13 déc. 2007

Chapitre XIII

Alexis au réveil. Entre les doigts d’Aurore. Il n’a pas résisté à dix lignes de lecture. Une maxi dose pour lui.
— La preuve est donc faite, dit-il. J’ai été maraudé comme un cerisier. Fait aux pattes. Tant pis pour moi. Quittons l’hôtel. Rentrons à la maison.
— Et le réchauffement de la planète ?
— Vous avez raison. Le réchauffement, j’oubliais. Et le reste…
On frappe à la porte.
— Service d’étage.
— Le reste ! Quel reste ?
Nouveau vacarme contre la porte.
— Entrez, dit Aurore.
Assis dans les oreillers, ils préparent maintenant leur petit déjeuner. En Riant. En chantant.
— Regardez, dit Alexis. Je pose le plateau sur mon sexe. En équilibre.
— Ne vous faites pas mal.
— Le drap me protège. D’une pichenette le plateau tourne. Pendant que vous préparez les tartines, les brises de pain volettent. Les confitures vous font un visage charmant. Ce sera notre prière du matin.
« Mais, à propos de cette mort que vous avez cru reconnaître, dites-moi, vous qui êtes si maligne, lequel de nous deux partira le premier ? Qui pleurera en regardant la brosse à dents. En ouvrant la penderie ? Lequel de nous deux croira mourir lorsque l'autre s'en ira. Lorsque le médecin murmurera, c’est fini.
— Déjeunons, dit-elle.


Aurore, chaude caille, tendue jusqu’à la pointe des pieds, s’étire sur le lit.
— Vous venez de mourir, dit Alexis. Dans mon ciel, vous êtes la nouvelle à m’attendre. Cela vous va à merveille. Je marche seul maintenant. Votre nom jaillit dans mes larmes. Je tremble de solitude. Mais morte, vous me regardez plus intensément. Vous me fortifiez. Voici que vous avez rejoint toutes mes disparues. Vous êtes là-haut. Autour, en bas. En cortège souple et délicat, très fleuri. Je vous respire, je vous entends. Pour un peu, je communiquerais avec vous par les tables tournantes. Vous m'inspirez.
— J’ai horreur de ce jeu, dit-elle. Et vous m’avez condamnée alors que vous serez peut-être le premier à partir.
— Vous voyez, ça marche.
— Assez ! Epargnez-moi ! De qui parlez-vous, en réalité ? Cette femme retrouvée vous obsède-t-elle à ce point ?
— Je débande, dit Alexis. Retenez le plateau. Je ne parlerai plus de la mort ce matin.

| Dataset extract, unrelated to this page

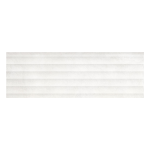 Keros Decorado London Eye Blanco 30x90 płytka ścienna
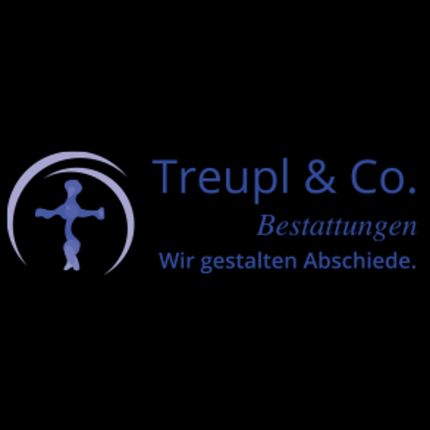 Logotyp från Bestattungsinstitut Treupl & Co. oHG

Je vous le jure.


Le petit déjeuner avalé, Aurore reprend le livre. Elle arrache les pages qui ne l’intéressent plus. Les chiffonne et les lance. Elles roulent vers la fenêtre.
— Pendant que vous dormiez, j’ai tout lu. Le héros de votre supposé fils a rencontré une dondon mariée, lors d’une promenade archéologique près de Naples. Une autobiographie d’enfant de chœur. Son écriture ne correspond pas à la vôtre.
« Vous parlez d’amour, de littérature. De tourments. Lui, s’empêtre dans les aventures faciles. Les télégrammes. La vie qu’il découpe en rondelles. Les cartes postales. Tout ce que vous détestez.
Alexis, en effet, se méfie des confidences ainsi exposées. Glissées sous les portes. A la rigueur, il accepterait celles que l'on tartine de foutre et de larmes. Les trames parfumées imprégnées de traces, de manipulations, de baisers. Avec des dessins. Du rouge à lèvres.
— A ce stade, on jouit aussi bien par téléphone. Demandez aux standardistes.
— Vous avez l’esprit trop délié pour ces remarques de potache, dit-elle, en entrant dans le bain.